Task goal —
Could you update the records below so that every "small rectangular window" becomes "narrow rectangular window", with nothing else changed? Leave the pictures out of your answer.

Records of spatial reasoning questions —
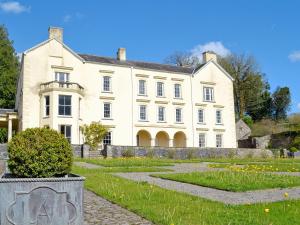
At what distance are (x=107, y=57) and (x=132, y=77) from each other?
4.24 metres

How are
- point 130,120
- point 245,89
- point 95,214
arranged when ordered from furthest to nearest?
point 245,89 → point 130,120 → point 95,214

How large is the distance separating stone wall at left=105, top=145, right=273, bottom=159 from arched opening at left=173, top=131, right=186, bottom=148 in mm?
7422

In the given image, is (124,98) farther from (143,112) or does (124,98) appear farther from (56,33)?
(56,33)

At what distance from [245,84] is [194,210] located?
61063 millimetres

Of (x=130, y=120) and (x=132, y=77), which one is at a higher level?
(x=132, y=77)

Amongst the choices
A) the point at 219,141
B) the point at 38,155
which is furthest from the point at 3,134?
the point at 38,155

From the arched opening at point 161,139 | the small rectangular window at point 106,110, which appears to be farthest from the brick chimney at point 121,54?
the arched opening at point 161,139

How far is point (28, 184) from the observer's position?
5.75 m

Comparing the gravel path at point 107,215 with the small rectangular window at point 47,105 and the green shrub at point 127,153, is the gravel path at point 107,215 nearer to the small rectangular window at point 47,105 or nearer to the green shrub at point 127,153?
the green shrub at point 127,153

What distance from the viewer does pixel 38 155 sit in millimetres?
6625

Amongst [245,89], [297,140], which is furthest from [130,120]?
[245,89]

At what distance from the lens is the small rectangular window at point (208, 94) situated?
153ft

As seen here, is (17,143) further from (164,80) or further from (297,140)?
(297,140)

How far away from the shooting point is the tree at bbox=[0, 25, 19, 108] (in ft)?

Answer for the task —
At what distance are (x=107, y=57) and (x=132, y=77) from each other?
4.24 metres

How are
- point 130,120
- point 245,89
- point 95,214
arranged when ordered from furthest to nearest?
point 245,89 → point 130,120 → point 95,214

How large is the distance separating stone wall at left=105, top=145, right=273, bottom=159 from arched opening at left=173, top=131, right=186, bottom=148 in mm?
7422

In the given image, is (124,98) farther from (143,112) or does (124,98) appear farther from (56,33)?
(56,33)

At what distance from [245,84] is [194,210] located?
61063 millimetres

Of (x=130, y=120) and (x=132, y=77), which one is at a higher level?
(x=132, y=77)

Amongst the choices
A) the point at 219,141
B) the point at 38,155
which is furthest from the point at 3,134?
the point at 38,155

From the arched opening at point 161,139 | the narrow rectangular window at point 106,110, which appears to be farthest from the brick chimney at point 121,54?
the arched opening at point 161,139

How far is point (28, 184) from the observer's position?
5.75 m

Comparing the gravel path at point 107,215 with the narrow rectangular window at point 47,105 and the green shrub at point 127,153, is the gravel path at point 107,215 nearer to the narrow rectangular window at point 47,105 or nearer to the green shrub at point 127,153?
the green shrub at point 127,153

What distance from the viewer does pixel 38 155 sit in millimetres?
6625

Amongst [245,89], [297,140], which is furthest from [130,120]?
[245,89]

At what distance from the lens is the narrow rectangular window at point (208, 94) situated?
153ft

As seen here, is (17,143) further from (164,80) or further from (297,140)?
(297,140)

How far away from the shooting point is the tree at bbox=[0, 25, 19, 108] (in ft)?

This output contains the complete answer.